Próximos gatilhos: o que pode mexer com o mercado
- Definição e oficialização das chapas e respectivos programas econômicos.
- Sinais concretos sobre a execução do arcabouço fiscal e metas de primário.
- Atualizações sobre tarifas e barreiras comerciais envolvendo os EUA.
- Leituras de inflação e atividade que alterem a curva de juros.
- Fluxos de estrangeiros e dinâmica do câmbio em resposta ao noticiário.

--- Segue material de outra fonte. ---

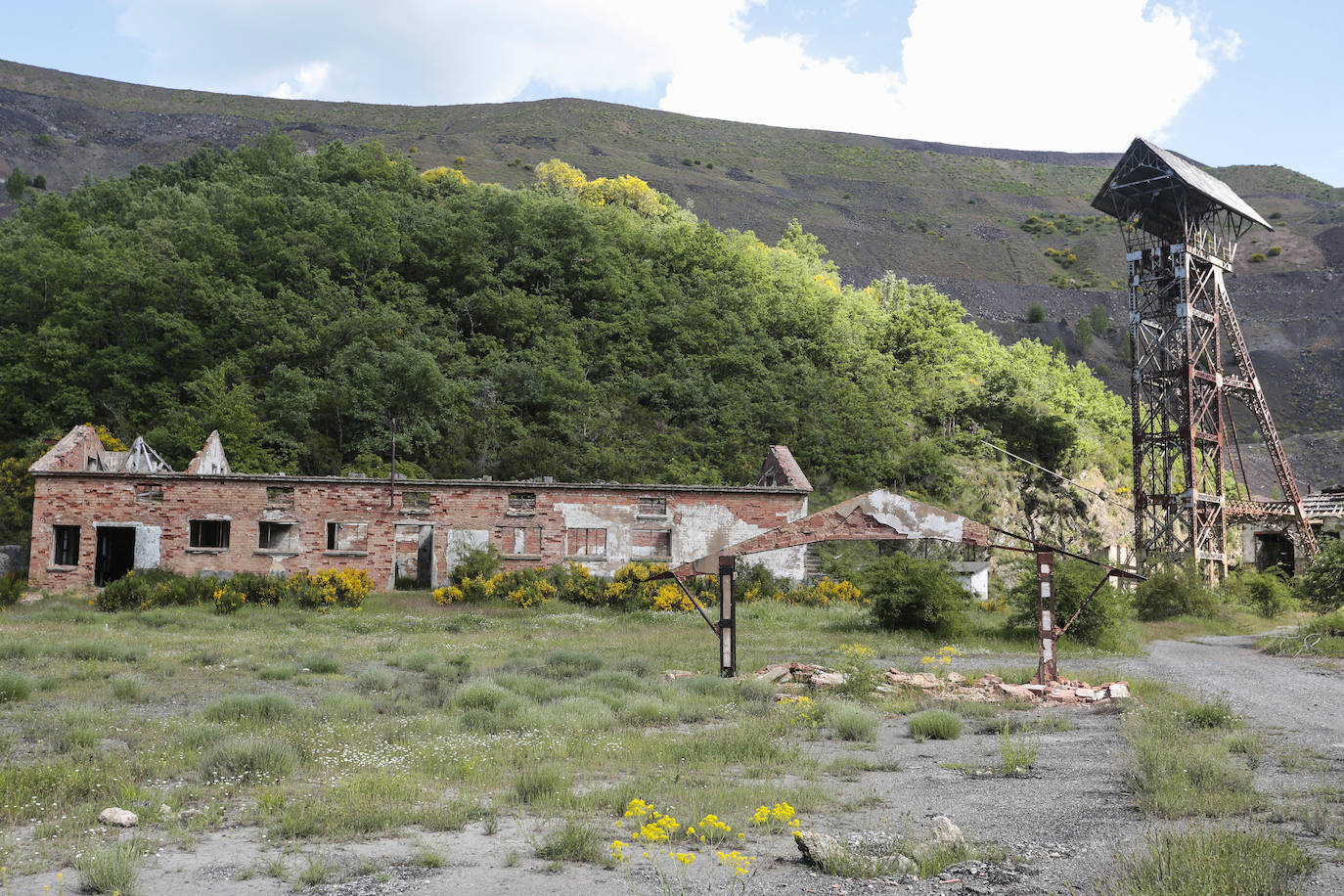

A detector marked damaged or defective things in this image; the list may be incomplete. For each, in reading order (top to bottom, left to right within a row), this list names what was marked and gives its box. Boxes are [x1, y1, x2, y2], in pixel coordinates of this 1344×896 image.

rusted metal truss [1091, 137, 1312, 577]
rusty steel frame [1097, 141, 1317, 583]
broken window frame [134, 483, 164, 505]
broken window frame [263, 486, 292, 508]
broken window frame [397, 491, 429, 510]
broken window frame [505, 494, 534, 515]
broken window frame [634, 497, 666, 518]
broken window frame [51, 526, 79, 566]
broken window frame [189, 520, 231, 551]
broken window frame [255, 518, 298, 553]
broken window frame [324, 518, 368, 553]
broken window frame [502, 520, 543, 556]
broken window frame [564, 526, 607, 561]
broken window frame [629, 529, 672, 556]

Disciplina fiscal e previsibilidade serão o diferencial
As falas de Sidney Lima convergem para um ponto: a reprecificação em curso combina o componente das eleições, com seus impactos sobre a condução da política econômica e a exigência de responsabilidade fiscal no próximo mandato. Enquanto isso, investidores seguem calibrando cenários à medida que nomes, equipes e propostas ganhem nitidez. Nesse sentido, o equilíbrio entre estabilidade institucional, compromisso com o ajuste das contas públicas e gestão dos riscos externos pode determinar se o mercado brasileiro entrará em um novo ciclo de valorização sustentada ou se continuará sujeito a movimentos táticos de curto prazo.